▸ Things to do
a - Check each statement against the court opinion and answer yes or no, quoting the words of the opinion that decide it: (i) The injunction barred the defendants from keeping more than two pickets at each entrance to the premises. (ii) The defendants contested the Superior Court's jurisdiction to grant the injunction. (iii) The premises named in the suit stood on Main Street in Leominster.
b - Reproduce the passage of the court opinion starting with "There was no" and going on through "Church, ante, 202.".

▸ Source document
-- -- --
The legislative history of bills of exception in both criminal and civil cases shows that it was the intent of the Legislature to eliminate the cumbersome and inconvenient method of requiring a party aggrieved by errors of law committed at a trial to resort to a bill of exceptions for the purpose of incorporating his exceptions into, and making them a part of, the record in order that they may be open on a writ of error, and to substitute an easy and direct method of review by a bill of exceptions. Successive amendments to the original statutes, St. 1803, c. 94, § 5, and St. 1804, c. 105, § 5, which now appear as G.L. (Ter. Ed.) c. 231, § 113, as to civil cases, and G.L. (Ter. Ed.) c. 278, § 31, as to criminal cases, have greatly extended the scope of exceptions, and they have become the usual method of securing a review of errors of law alleged to have been committed during the course of the trial. See Cogswell v. Dolliver, 2 Mass. 217; Endicott, petitioner, 24 Pick. 339; Eaton v. Hall, 5 Met. 287; Tyndale v. Stanwood, 186 Mass. 59; Loveland v. Rand, 200 Mass. 142; Commonwealth v. Marsino, 252 Mass. 224.
There was no error in the denial of the plaintiff's motion to dismiss the defendants' exceptions. As the plaintiff's appeal raises the same question as is raised by its exception, which must be overruled, we need not consider the appeal, which must be dismissed. Worcester v. Bennett, 310 Mass. 400. St. George's Church v. Primitive Methodist Church, ante, 202.
We now pass to the exceptions taken by the defendants. The preliminary injunction was entered in a suit in equity brought by the plaintiff and another employer who occupied premises located upon Adams and Cotton streets in Leominster. The injunction, so far as now material, prohibited the defendants from maintaining more than two pickets at each of the entrances to these premises, from "molesting, intimidating or threatening or preventing any person from" entering or leaving these premises, and from congregating on either Adams Street or Cotton Street. It also contained the following clause: "6. There is no attempt hereby to limit the statutory or constitutional rights of either party to peacefully persuade or exercise their rights of free speech and of free press."
We assume that the situation existing at the time this injunction was issued warranted its issuance and justified the imposition of the conditions that it contained. The defendants could have availed themselves of the speedy and effectual remedy provided by G.L. (Ter. Ed.) c. 214, § 9A, inserted by St. 1935, c. 407, § 4, if they desired a modification or a discharge of the injunction. Mengel v. Justices of the Superior Court, 313 Mass. 238. It is undisputed that the Superior Court had jurisdiction to grant the injunction, and the sole issue presented is whether the defendants have violated its terms. Stanley v. Old Colony Railroad, 176 Mass. 145, 149, 150. Bacon v. Onset Bay Grove Association, 286 Mass. 487. Prenguber v. Agostini, 294 Mass. 491, 494, 495. Bonifazi v. Breschi, 296 Mass. 544, 547. Howat v. Kansas, 258 U.S. 181. While the injunction remained in force the defendants were required to obey its commands. Hamlin v. New York, New Haven Hartford Railroad, 170 Mass. 548. Irving Casson-A.H. Davenport Co. v. Howlett, 229 Mass. 560. Wireless Specialty Apparatus Co. v. Priess, 246 Mass. 274. New York Central Railroad v. Ayer, 253 Mass. 122.
-- -- --
▸ Provided data
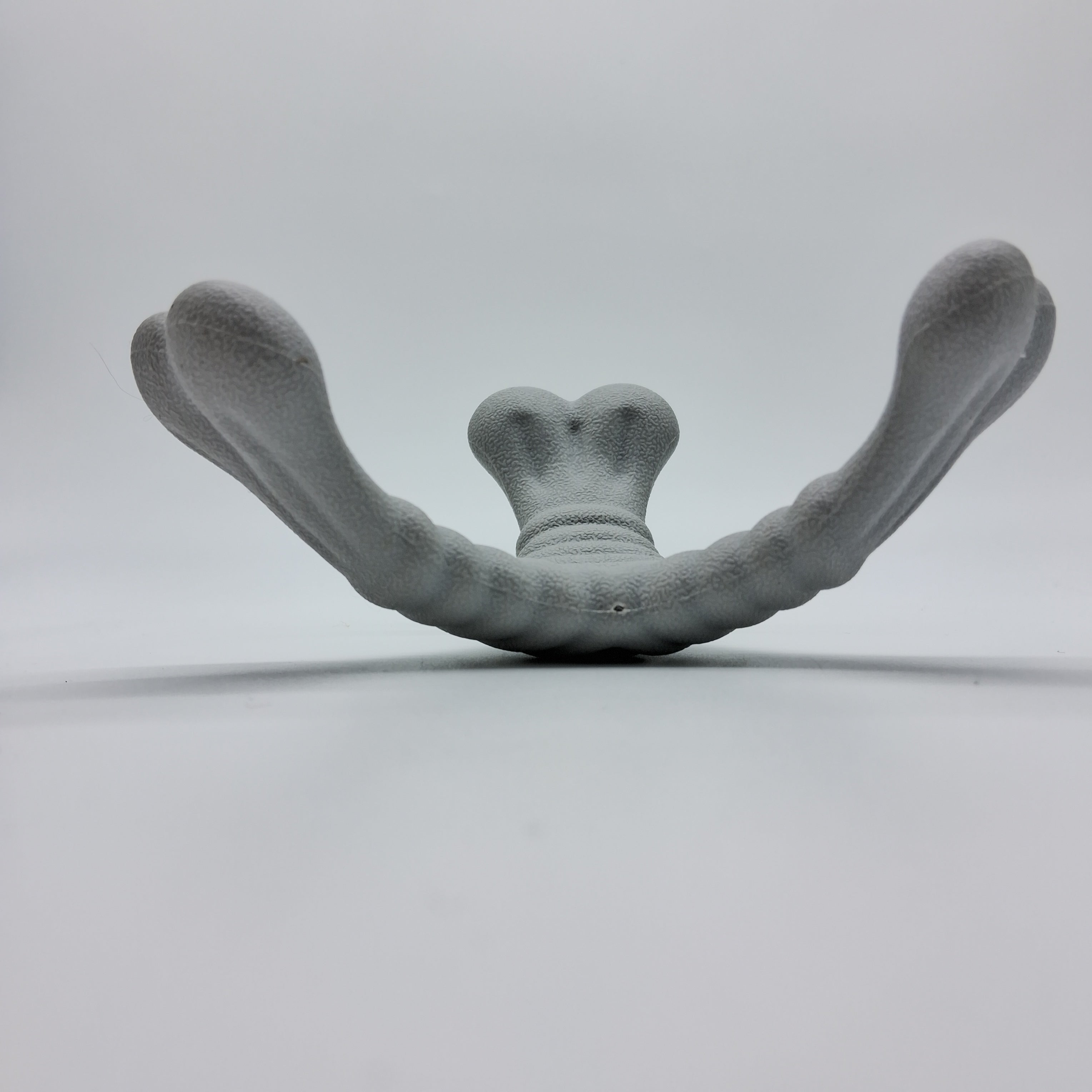 Tri-Bone XL pet toy from Toys N Treats Box featuring durable rubber material and multiple chew surfaces for dogs.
-- -- --
▸ Answers given
a -
(i) Yes: "prohibited the defendants from maintaining more than two pickets at each of the entrances to these premises"
(ii) No: "It is undisputed that the Superior Court had jurisdiction to grant the injunction"
(iii) No: "who occupied premises located upon Adams and Cotton streets in Leominster"

b -
There was no error in the denial of the plaintiff's motion to dismiss the defendants' exceptions. As the plaintiff's appeal raises the same question as is raised by its exception, which must be overruled, we need not consider the appeal, which must be dismissed. Worcester v. Bennett, 310 Mass. 400. St. George's Church v. Primitive Methodist Church, ante, 202.